Pour ceux qui veulent lire plus sur Sigurd / Siegfried, ce qui manque à ce livre, je peux recommander les deux lais de La légende de Sigurd et Gudrún de John Ronald Reuel Tolkien (sur Sigurd évidemment, de la légende norroise) et l’album Le trésor des Nibelungen de Maria Luisa Gefaell de Vivanco (sur Siegfried, la variante allemande). C’est ceux que j’ai lu, mais je ne doute pas qu’il y ait une quantité industriel de livres à ce sujet, c’est la raison pour laquelle je n’en ai pas fait un drame avec cet essai. Personnellement, je préfère la version allemande du mythe (pour l’anneau maudit, Siegfried qui se baigne dans le sang du dragon Fafnir pour se rendre immortel, les défis de Brunhilde à Gunther, le fourbe Hagen de Troneg, etc.), mais les deux sont riches à leur façon. Je crois que les gens devraient lire davantage sur la mythologie nordique, c’est du tout bon.
Les dieux de l'Asgard 8 étoiles

Beaucoup moins connue que les mythologies grecques et latines, leurs homologues nordiques sont assez différentes, tout en ayant néanmoins bien des points communs. (La création du monde, les personnalités des dieux, les incarnations du Mal (Loki) et du Bien (Balder), la fin du monde, le Ragnarok, cette terrible Apocalypse du Septentrion, etc.) Toutes ces légendes commencent par un meurtre. Aidé de ses deux frères Vili et Vé, Odin tue le géant Ymir. Son petit-fils Bergelmir réussit à s’enfuir avec toute sa famille sur un navire voguant sur des eaux écarlates. Il donnera naissance à de nouveaux géants élevés dans la haine et l’esprit de vengeance. Du corps du géant Ymir va naître la terre. Le sol est formé de sa chair, l’océan de son sang, les montagnes de ses os, les forêts de ses cheveux et les cailloux de ses dents. Son crâne donnera le ciel et son cerveau les nuages. Et les dieux fabriqueront à partir de deux arbres, le premier homme Ask (le frêne) et la première femme Embla (l'orme). Ils sont dotés d’un beau teint clair et de cheveux blonds qui les distinguent de la race si sombre des géants. Et pour ne rien gâter, tous deux sont beaux, bons et sages…
« Légendes de la mythologie nordique » est un essai de vulgarisation sur un sujet rarement abordé.
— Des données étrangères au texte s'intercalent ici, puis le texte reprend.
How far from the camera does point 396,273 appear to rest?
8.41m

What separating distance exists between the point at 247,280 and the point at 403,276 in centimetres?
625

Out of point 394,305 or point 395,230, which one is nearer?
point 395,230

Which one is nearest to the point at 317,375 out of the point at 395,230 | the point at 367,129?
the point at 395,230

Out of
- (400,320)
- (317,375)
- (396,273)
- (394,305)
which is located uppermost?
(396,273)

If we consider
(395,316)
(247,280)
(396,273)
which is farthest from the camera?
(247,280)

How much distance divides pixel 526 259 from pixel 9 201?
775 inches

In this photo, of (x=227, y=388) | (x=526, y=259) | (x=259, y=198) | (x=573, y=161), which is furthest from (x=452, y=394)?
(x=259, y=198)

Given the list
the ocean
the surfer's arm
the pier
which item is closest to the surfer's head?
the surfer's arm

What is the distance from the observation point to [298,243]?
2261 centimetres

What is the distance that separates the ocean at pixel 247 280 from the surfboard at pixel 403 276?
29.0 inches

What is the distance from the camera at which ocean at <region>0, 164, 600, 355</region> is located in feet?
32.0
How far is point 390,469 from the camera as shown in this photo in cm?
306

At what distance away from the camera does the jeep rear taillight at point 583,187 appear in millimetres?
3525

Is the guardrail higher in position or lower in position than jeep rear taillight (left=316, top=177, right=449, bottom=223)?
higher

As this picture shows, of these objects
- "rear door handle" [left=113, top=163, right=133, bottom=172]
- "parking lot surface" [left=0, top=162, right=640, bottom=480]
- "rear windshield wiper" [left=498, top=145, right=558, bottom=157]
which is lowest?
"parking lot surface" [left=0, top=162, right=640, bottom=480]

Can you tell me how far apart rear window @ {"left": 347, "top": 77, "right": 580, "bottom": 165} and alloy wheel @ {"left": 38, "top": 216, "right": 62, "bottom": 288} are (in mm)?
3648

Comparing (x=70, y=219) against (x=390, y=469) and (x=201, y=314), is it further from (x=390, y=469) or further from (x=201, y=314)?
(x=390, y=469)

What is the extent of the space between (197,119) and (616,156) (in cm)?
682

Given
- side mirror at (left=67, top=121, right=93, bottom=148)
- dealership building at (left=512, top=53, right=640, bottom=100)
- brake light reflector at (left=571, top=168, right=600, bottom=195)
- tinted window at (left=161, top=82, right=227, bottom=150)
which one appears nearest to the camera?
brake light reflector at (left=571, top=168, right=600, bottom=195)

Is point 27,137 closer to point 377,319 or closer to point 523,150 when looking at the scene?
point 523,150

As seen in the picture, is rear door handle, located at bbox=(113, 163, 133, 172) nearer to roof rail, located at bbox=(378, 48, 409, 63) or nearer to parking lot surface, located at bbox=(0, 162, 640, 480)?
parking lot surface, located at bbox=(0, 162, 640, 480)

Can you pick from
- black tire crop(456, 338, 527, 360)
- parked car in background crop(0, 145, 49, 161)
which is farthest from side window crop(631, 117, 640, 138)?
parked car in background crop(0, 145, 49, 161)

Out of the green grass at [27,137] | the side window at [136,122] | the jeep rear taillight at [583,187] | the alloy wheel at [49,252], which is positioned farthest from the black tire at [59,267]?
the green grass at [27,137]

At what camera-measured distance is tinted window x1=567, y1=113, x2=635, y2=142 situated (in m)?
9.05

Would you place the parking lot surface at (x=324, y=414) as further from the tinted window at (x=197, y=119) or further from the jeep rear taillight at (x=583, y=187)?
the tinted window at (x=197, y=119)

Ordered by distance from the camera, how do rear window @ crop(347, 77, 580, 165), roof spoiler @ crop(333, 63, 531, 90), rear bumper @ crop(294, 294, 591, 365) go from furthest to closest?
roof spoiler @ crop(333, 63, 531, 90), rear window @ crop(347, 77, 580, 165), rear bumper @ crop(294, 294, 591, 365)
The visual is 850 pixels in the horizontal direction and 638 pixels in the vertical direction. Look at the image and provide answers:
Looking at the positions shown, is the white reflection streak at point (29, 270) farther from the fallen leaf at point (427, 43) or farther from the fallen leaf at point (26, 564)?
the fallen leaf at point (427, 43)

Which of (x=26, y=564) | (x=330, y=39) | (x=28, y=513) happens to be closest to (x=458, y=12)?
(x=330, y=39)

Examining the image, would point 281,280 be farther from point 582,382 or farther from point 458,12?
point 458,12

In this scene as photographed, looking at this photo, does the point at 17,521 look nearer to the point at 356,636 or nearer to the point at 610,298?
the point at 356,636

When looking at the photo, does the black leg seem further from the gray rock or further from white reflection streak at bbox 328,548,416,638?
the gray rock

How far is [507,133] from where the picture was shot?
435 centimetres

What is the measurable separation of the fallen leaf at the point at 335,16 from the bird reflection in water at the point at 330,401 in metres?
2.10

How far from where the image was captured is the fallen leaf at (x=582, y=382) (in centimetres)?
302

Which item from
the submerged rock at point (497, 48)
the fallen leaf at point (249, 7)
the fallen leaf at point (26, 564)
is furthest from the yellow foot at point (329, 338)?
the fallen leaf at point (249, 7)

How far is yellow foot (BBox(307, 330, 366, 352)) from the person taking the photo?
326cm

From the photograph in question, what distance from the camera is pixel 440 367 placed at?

Les dieux de l'Asgard ayant été à la fois méprisés et ignorés dès l'arrivée du christianisme, l’auteur est retourné aux sources, les « Eddas » islandaises et les sagas danoises et norvégiennes pour nous présenter une mythologie tourmentée, bien à l’image des peuples et des climats qui en furent la matrice. Le lecteur aura sans doute un peu de peine à s’y retrouver dans la multitude de dieux, de géants (leurs perpétuels ennemis), mais aussi d’elfes, de nains et de monstres en tous genres. Ces histoires pleines de bruit et de fureur n’en demeurent pas moins relativement poétiques, et surtout terriblement symbolique, même si la lutte, le combat, la violence, en marquent quasiment tous les épisodes. Il est aussi noble pour les dieux de brandir une épée que de vider une corne à boire. Ce qui est ignoble, c’est la lâcheté, le mensonge et le parjure. Cet ouvrage agréable à lire pourra servir de référence pour qui veut s’initier aux anciens mystères du Nord. On y trouve d’ailleurs en fin de volume un important index regroupant une courte présentation de tous les intervenants qui sera très utile pour s’y retrouver dans ce foisonnement.